[Entries on spatial positioning]

_ _ _ _ _ _ _

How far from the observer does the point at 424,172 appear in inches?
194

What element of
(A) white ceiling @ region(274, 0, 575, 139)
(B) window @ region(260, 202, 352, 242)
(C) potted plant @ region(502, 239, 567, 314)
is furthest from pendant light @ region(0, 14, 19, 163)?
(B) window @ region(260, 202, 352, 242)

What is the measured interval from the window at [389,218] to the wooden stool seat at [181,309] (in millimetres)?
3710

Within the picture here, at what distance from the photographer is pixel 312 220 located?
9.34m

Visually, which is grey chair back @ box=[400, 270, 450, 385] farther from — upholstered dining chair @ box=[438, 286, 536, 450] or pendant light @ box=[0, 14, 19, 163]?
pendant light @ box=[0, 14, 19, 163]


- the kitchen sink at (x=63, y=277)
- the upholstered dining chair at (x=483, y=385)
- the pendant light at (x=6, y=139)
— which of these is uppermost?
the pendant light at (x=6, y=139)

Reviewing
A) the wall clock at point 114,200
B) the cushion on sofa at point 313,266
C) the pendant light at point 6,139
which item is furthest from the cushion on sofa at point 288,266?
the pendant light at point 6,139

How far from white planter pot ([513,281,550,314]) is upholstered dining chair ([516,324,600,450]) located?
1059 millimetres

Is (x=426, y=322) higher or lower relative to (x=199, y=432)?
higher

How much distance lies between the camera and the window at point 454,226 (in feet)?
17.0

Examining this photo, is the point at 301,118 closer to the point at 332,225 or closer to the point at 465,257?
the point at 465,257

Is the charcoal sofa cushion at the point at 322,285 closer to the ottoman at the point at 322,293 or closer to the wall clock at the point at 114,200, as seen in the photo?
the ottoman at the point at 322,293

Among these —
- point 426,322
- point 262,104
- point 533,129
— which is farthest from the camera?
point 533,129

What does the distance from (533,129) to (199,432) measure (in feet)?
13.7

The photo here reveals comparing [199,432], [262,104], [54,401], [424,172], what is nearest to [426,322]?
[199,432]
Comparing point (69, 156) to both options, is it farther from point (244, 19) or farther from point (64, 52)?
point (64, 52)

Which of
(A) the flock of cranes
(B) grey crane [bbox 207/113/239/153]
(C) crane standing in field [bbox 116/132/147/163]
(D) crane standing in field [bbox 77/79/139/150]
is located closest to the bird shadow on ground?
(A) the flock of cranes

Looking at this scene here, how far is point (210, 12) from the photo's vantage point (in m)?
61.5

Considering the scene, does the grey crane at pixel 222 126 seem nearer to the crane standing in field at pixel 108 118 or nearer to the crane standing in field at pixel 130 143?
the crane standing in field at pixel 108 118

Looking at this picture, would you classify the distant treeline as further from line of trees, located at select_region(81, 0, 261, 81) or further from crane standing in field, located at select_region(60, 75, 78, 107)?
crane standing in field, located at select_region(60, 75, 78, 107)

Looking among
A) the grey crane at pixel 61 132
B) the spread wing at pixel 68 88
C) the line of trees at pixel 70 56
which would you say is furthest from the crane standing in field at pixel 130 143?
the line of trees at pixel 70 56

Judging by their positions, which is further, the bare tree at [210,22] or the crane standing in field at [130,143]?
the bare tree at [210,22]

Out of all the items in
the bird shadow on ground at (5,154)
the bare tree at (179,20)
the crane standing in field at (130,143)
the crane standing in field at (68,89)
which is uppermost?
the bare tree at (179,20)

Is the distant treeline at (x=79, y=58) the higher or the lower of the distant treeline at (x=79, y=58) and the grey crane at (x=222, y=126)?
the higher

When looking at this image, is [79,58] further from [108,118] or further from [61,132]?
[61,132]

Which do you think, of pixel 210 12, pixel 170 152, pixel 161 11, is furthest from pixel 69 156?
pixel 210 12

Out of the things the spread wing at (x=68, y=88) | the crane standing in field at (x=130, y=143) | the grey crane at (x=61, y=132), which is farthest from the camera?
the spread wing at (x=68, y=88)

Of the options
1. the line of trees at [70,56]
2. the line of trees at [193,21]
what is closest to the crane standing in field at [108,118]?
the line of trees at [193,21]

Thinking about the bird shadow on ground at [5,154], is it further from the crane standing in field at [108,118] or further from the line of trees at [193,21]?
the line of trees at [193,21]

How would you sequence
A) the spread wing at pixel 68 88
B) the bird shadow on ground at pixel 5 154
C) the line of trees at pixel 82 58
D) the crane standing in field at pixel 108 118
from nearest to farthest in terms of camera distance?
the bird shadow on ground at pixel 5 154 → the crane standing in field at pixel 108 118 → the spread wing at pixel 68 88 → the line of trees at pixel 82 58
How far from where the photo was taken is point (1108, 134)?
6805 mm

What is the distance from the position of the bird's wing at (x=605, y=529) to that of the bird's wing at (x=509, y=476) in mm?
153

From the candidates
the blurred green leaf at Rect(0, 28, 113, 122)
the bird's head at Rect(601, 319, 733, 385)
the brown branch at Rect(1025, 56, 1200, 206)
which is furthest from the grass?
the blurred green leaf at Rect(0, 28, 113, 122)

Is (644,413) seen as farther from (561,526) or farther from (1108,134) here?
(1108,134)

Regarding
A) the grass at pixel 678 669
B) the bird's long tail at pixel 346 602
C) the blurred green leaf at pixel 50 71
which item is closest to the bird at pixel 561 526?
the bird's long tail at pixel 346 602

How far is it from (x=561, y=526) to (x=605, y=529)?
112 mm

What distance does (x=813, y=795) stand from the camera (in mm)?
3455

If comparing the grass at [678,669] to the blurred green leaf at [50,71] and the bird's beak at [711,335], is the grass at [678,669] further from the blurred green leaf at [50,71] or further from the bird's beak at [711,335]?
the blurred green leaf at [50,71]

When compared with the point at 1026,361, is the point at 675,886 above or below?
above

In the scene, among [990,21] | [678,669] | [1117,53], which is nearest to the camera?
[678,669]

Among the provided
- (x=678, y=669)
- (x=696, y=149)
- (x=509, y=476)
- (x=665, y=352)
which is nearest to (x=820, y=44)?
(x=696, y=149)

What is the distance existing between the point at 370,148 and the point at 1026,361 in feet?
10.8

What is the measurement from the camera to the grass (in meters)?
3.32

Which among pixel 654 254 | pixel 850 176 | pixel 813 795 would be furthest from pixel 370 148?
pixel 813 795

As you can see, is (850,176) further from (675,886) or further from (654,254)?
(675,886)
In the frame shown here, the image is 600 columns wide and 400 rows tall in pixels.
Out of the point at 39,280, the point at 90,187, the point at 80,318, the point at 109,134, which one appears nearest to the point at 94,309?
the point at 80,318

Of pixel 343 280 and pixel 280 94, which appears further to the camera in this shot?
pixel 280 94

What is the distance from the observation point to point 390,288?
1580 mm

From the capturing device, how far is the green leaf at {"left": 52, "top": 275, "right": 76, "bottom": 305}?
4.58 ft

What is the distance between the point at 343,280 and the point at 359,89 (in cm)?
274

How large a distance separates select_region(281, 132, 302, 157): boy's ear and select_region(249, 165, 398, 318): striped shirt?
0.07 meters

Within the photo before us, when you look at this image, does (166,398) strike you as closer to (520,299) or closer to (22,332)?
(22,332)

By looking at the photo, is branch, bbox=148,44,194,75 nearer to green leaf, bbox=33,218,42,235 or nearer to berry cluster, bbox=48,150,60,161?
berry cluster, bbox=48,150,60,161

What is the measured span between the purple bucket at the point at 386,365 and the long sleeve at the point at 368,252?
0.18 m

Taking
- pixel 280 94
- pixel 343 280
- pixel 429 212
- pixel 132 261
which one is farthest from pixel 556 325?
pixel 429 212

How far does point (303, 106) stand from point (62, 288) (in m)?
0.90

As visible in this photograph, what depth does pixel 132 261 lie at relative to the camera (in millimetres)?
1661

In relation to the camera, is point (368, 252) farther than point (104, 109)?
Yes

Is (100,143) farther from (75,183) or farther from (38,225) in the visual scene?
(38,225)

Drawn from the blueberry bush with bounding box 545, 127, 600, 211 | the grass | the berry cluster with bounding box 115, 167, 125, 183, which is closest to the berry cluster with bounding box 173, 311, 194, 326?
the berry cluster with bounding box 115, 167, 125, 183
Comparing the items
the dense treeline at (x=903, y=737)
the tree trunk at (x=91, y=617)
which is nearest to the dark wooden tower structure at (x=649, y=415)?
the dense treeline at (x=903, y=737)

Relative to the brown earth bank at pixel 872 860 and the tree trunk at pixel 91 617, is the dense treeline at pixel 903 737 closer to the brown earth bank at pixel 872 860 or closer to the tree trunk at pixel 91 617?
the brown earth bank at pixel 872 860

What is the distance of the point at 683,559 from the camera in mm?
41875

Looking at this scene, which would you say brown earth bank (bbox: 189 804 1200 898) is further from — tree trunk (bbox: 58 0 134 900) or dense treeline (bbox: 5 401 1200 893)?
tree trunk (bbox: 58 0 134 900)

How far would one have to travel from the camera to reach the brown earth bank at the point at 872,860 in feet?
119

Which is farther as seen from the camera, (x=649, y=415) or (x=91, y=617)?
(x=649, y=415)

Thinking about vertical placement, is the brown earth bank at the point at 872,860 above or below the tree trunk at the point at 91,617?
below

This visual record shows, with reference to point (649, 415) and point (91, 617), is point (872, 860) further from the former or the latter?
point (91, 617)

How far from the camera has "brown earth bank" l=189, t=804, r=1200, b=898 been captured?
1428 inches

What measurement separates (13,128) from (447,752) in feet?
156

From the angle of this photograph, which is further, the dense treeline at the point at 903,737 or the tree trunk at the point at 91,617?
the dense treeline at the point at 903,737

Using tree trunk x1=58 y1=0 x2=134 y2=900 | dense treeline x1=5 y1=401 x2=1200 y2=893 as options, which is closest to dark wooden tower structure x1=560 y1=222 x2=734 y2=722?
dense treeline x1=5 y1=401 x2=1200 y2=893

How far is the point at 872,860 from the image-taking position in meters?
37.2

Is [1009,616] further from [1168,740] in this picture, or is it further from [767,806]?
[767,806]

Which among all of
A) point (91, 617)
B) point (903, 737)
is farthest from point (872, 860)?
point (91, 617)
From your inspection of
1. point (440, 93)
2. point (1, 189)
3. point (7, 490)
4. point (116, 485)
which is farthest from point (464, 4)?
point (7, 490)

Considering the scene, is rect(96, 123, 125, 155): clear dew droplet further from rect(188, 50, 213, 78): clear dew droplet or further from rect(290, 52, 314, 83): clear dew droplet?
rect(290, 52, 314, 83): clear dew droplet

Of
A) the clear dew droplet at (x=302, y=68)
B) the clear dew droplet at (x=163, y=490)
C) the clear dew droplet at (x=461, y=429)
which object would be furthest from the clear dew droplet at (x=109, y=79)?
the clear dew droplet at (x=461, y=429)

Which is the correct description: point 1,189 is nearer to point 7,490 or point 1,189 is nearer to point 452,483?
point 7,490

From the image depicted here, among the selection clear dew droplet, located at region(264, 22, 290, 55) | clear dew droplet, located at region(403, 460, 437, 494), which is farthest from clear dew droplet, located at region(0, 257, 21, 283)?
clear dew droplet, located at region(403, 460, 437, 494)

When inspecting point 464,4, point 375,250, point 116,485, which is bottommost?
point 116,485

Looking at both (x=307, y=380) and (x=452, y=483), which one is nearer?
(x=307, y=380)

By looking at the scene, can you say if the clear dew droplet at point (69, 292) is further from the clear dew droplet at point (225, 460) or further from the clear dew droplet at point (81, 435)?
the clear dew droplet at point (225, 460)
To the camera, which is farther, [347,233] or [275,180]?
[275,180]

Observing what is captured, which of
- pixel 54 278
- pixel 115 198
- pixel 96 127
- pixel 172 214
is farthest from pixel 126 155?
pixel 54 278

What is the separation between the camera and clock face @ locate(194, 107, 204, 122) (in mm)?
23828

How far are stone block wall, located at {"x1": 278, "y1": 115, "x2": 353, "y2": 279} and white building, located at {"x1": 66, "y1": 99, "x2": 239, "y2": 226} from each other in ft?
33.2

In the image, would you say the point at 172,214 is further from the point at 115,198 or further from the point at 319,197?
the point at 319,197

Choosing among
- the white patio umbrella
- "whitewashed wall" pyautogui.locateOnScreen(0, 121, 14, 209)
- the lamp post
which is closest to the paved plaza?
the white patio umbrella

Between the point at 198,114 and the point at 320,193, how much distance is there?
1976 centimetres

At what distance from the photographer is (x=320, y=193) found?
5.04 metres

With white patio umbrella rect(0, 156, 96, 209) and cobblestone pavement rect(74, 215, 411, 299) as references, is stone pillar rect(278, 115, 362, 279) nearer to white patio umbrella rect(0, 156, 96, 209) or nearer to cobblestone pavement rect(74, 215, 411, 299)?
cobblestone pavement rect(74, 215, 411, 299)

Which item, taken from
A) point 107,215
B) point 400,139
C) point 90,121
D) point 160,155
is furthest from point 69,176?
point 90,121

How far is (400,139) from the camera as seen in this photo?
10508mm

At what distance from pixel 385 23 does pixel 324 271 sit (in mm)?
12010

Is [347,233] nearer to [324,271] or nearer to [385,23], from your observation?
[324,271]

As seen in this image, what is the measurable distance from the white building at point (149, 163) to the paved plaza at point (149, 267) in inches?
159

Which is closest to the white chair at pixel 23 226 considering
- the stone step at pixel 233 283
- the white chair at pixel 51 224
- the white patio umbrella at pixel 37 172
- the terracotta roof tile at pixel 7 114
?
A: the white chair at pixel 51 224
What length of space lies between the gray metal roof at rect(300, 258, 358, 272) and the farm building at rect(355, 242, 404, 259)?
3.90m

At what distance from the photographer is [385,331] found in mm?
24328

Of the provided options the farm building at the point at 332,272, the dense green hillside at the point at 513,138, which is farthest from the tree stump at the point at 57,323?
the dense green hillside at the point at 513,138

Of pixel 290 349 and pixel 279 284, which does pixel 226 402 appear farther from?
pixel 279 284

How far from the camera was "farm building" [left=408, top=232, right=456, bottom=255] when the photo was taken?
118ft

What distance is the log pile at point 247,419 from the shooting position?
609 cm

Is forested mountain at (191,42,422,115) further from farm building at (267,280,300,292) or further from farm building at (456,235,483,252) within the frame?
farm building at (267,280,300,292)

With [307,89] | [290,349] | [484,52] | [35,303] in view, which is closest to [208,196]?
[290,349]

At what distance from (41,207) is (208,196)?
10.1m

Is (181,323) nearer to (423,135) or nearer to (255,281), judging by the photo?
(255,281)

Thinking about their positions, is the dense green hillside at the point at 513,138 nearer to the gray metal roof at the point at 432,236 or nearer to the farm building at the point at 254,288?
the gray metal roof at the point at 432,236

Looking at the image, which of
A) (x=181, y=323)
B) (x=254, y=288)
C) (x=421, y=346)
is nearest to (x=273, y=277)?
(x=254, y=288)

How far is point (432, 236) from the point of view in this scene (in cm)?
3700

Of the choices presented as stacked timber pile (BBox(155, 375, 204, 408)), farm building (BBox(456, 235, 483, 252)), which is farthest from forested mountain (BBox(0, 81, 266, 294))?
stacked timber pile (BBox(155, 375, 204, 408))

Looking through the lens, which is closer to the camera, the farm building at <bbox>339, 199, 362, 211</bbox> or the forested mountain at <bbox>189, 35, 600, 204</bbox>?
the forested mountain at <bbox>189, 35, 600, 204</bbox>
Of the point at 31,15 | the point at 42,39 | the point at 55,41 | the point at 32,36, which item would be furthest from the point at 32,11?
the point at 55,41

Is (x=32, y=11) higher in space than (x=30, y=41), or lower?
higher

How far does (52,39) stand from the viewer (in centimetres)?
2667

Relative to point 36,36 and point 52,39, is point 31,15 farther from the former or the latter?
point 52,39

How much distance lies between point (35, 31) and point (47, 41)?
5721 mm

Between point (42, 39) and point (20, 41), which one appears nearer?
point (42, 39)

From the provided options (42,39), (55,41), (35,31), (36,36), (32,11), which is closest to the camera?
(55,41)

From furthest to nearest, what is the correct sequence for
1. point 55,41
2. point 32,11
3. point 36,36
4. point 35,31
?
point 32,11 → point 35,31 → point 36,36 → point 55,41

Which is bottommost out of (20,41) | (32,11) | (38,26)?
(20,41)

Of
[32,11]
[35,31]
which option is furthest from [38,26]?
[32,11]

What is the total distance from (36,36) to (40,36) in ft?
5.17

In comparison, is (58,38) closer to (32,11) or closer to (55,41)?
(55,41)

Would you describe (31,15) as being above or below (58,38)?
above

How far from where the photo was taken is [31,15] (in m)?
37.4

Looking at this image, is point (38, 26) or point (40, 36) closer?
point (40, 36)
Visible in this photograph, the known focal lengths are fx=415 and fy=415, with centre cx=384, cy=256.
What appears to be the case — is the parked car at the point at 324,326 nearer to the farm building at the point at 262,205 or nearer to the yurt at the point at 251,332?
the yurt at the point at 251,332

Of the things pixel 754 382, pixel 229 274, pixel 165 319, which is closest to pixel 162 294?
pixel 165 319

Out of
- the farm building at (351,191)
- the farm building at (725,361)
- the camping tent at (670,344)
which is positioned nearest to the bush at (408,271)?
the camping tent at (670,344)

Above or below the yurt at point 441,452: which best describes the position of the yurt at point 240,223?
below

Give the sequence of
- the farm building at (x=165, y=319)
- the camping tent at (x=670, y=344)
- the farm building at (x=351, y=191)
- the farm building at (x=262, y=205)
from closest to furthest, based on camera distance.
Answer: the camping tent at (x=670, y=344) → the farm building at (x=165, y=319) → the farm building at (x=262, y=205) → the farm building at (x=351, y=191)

_ _ _ _ _ _ _

Transcribe the records above exactly, but only from the line that contains "Visible in this photograph, the" through their final line, inclusive.

#### [Output below]
Visible in this photograph, the known focal lengths are fx=415 and fy=415, with centre cx=384, cy=256.
What appears to be the case — is the parked car at the point at 324,326 nearer to the farm building at the point at 262,205 or nearer to the yurt at the point at 251,332?
the yurt at the point at 251,332

Of the things pixel 754 382, pixel 229 274, pixel 165 319, which is closest to pixel 162 294?
pixel 165 319

Out of
- the farm building at (351,191)
- the farm building at (725,361)
- the camping tent at (670,344)
which is positioned nearest to the bush at (408,271)?
the camping tent at (670,344)

Above or below the yurt at point 441,452: which best describes the position of the yurt at point 240,223?
below

Give the sequence of
- the farm building at (x=165, y=319)
- the camping tent at (x=670, y=344)
- the farm building at (x=351, y=191)
- the farm building at (x=262, y=205)
from closest to furthest, based on camera distance.
Answer: the camping tent at (x=670, y=344) → the farm building at (x=165, y=319) → the farm building at (x=262, y=205) → the farm building at (x=351, y=191)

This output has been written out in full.